Serverless sharing drops the price of compute by a magnitude. Serverless requires a better process model than virtual memory handling of x86 and ARM. Our solution relies on services like tig and sat of eper.io. They treat variable sized memory blocks as the unit of computation. They were traditionally called segments. Such blocks are oftentimes static and can be downloaded on demand with their SHA hash. It is inspired by the design of Docker but for memory blocks, not just files. The Intel 386 also had a similar approach of variable length segments for memory blocks.

Game developers usually have serious artists who are limited by the restrictions of platform based user interfaces. Designers do not like boundaries. Writing software for DOS was a very liberal experience. Sometimes you could write an entire software in Borland Pascal without turning on the internet. Writing browser code requires a copilot or chat assistant that guides through the decisions of the past.

Any script logic does not need to install gigabytes of libraries anymore with serverless segments. Only the required blobs are downloaded identified by their hashes. Should you need the tool vim, the stub just downloads the binary by the hash on demand on first use. Processes using segments are much faster to start up. They require only the memory needed.

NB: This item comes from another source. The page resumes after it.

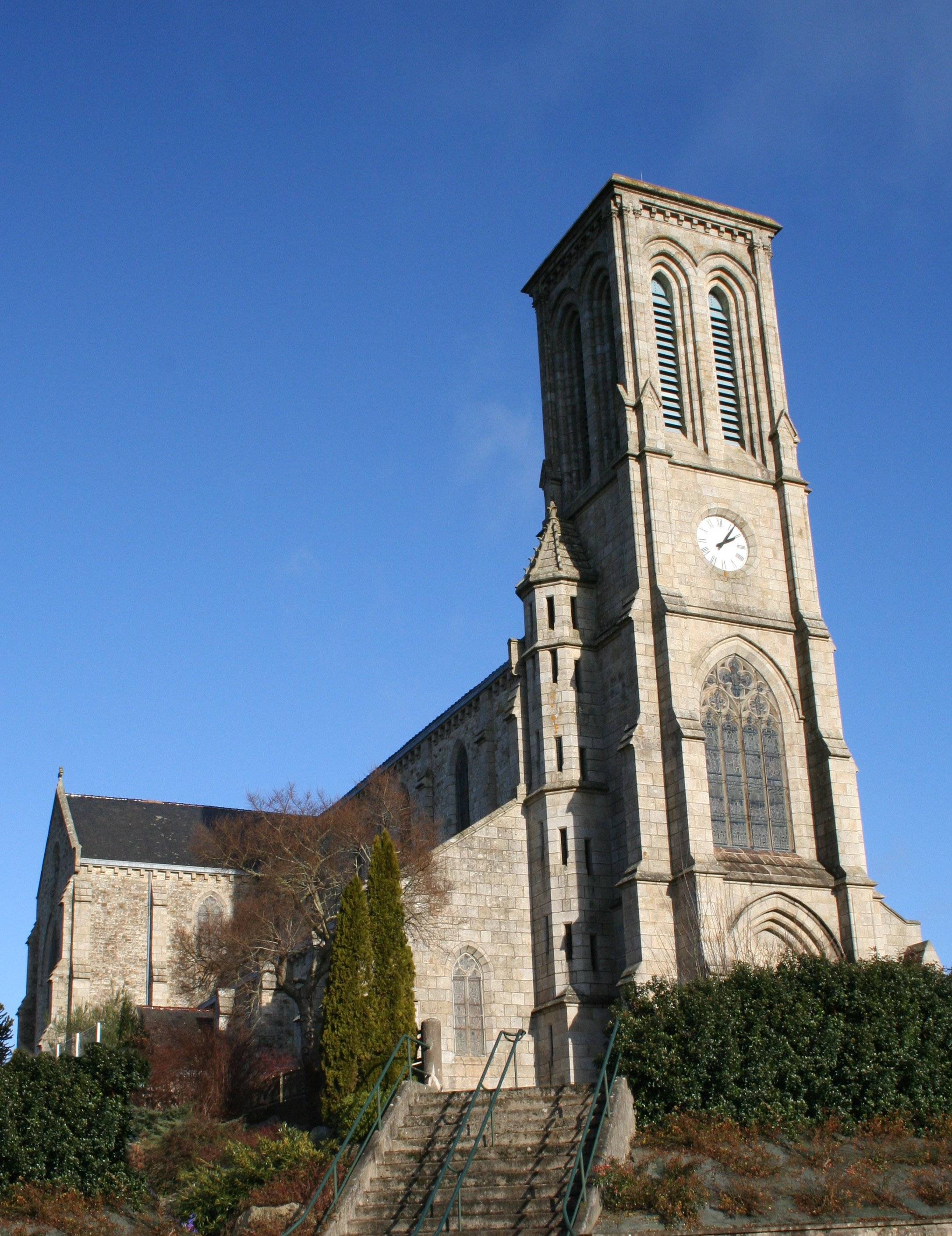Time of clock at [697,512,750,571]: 2:06
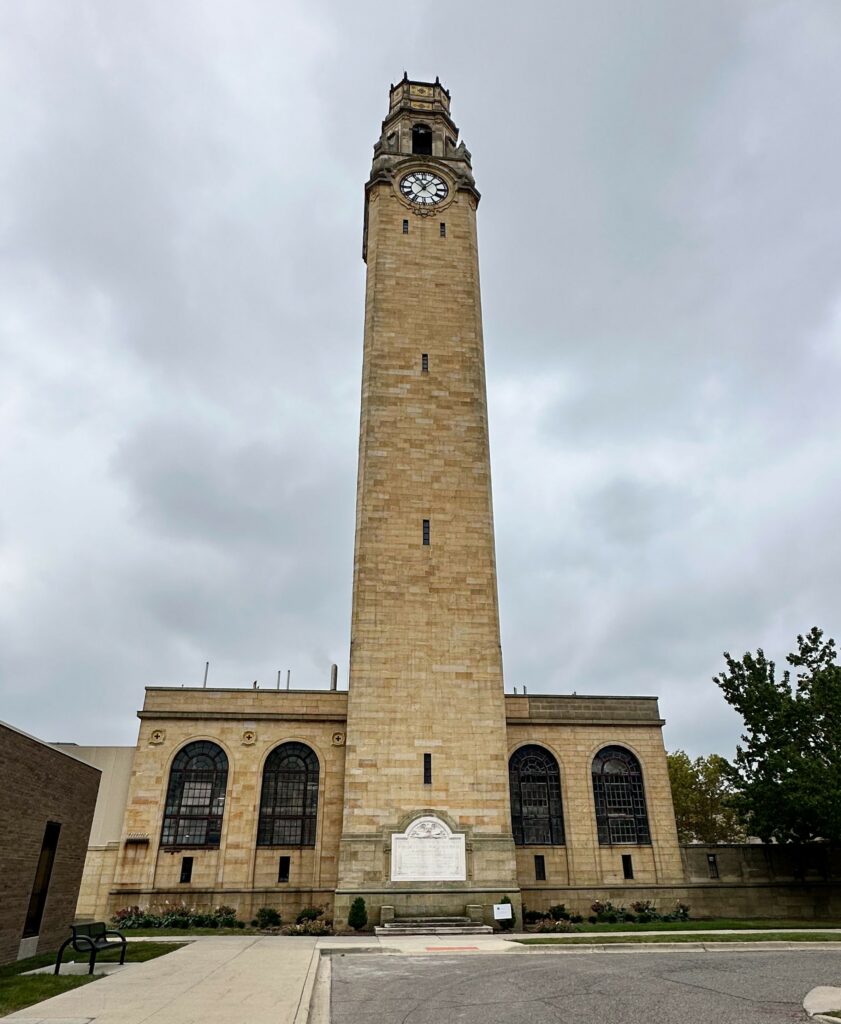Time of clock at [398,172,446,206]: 11:05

Such processes can run bursts in remote serverless containers to do graphics, inference, or page rendering code. This is the way tools like Flink work for narrower use cases of scientific workloads.

The granularity of such serverless bursts eliminate the drawbacks of the proprietary platforms of the day. More edge hardware draws in more bursts. Cheaper servers move the workload there. AI can generate, and verify systems, people can validate.

Platforms used to follow the management style of San Francisco startups. Designers, product managers, developers used different tools reflecting in rich standards of CSS, HTML, SQL, Java, and JavaScript. The proprietary set of standards had something to do with communities and job roles, I believe. This limited the flexibility requiring more staff. We will probably define more code in English with copilots in the future, especially user interfaces.